C. edge treated:, need to consider the marginal information of object in order to improve the Object Segmentation precision.To Flame Image Process, obtain edge object mask by canny filtering, and combine with the initial object mask and to obtain revising back object mask artwork.

D. the algorithm of sprouting wings: use Bayes's algorithm of sprouting wings that the semantic object border is carefully handled, obtain the segmentation result of low depth image.

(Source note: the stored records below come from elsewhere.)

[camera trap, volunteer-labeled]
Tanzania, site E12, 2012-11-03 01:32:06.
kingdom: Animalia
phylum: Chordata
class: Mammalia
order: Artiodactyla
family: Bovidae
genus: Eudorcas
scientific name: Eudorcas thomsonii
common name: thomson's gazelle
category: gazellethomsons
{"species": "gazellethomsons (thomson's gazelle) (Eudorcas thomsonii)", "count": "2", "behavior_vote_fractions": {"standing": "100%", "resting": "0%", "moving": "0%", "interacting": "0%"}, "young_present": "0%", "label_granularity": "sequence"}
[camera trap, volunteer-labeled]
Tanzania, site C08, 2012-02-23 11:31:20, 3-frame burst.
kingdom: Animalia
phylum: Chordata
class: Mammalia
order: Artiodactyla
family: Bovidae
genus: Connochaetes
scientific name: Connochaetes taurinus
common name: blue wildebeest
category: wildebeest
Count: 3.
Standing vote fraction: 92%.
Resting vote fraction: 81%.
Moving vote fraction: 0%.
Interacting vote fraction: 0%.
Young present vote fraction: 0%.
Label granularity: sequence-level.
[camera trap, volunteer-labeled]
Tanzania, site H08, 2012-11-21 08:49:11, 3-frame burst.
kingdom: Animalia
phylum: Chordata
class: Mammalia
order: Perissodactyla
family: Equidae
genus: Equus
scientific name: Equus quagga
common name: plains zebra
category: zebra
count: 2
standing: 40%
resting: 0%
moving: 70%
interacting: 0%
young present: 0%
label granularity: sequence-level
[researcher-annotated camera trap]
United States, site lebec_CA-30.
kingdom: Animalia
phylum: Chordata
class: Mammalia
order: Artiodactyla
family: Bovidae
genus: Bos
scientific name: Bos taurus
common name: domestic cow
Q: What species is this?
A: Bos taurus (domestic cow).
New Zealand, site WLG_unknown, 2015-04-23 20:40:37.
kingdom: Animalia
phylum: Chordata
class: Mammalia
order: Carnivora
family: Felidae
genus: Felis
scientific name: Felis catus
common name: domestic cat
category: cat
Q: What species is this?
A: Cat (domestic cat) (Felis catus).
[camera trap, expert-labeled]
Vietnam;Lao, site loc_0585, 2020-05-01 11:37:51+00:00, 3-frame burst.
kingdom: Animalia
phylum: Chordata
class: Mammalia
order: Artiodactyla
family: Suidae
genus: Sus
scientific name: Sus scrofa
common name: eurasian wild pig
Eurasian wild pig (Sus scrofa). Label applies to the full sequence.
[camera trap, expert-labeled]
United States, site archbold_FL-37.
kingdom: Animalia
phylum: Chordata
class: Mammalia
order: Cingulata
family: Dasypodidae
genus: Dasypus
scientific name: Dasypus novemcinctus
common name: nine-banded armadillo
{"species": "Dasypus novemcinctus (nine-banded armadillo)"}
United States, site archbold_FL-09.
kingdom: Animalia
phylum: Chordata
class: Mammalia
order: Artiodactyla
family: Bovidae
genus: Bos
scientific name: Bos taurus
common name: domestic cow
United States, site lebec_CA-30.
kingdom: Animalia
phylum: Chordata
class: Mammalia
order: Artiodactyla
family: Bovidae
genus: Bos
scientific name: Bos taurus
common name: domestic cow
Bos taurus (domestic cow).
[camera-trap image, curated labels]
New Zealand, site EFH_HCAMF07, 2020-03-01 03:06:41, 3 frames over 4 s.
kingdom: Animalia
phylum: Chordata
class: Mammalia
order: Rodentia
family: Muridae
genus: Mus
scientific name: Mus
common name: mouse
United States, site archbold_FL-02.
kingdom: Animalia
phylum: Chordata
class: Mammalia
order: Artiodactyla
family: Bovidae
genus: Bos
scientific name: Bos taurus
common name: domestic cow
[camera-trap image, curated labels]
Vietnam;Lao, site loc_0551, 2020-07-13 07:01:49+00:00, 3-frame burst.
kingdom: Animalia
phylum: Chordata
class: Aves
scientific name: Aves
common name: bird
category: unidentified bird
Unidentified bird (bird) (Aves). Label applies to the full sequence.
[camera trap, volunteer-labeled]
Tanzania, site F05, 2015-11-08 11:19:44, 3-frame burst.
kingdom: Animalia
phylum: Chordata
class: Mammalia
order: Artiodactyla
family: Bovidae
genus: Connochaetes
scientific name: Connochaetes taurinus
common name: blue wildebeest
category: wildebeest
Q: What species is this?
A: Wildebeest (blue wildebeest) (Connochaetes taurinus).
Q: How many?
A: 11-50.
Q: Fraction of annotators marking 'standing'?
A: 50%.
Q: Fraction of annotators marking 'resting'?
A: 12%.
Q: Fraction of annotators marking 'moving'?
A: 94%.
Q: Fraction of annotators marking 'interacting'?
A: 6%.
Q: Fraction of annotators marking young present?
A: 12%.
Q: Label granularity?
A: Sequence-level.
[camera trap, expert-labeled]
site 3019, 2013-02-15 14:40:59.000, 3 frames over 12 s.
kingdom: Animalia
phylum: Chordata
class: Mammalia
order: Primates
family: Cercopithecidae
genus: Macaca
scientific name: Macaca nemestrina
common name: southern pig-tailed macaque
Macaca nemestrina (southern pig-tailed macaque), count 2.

The step that above-mentioned gradient energy is handled is:

At first provide the energy function formula, promptly following formula 1: image is carried out x respectively, and the partial derivative of y both direction is got the branch subitem of their absolute value as energy function; Try to achieve direction gradient histogram HoG (the Histogram of Gradients) maximal value of each pixel, by calculating pixel point i (x, y) the direction gradient angle of all pixels in 11 * 11 neighborhoods is divided in 20 intervals, seeks out the maximal value number as this pixel denominator term; Wherein (x y) is image pixel value to i.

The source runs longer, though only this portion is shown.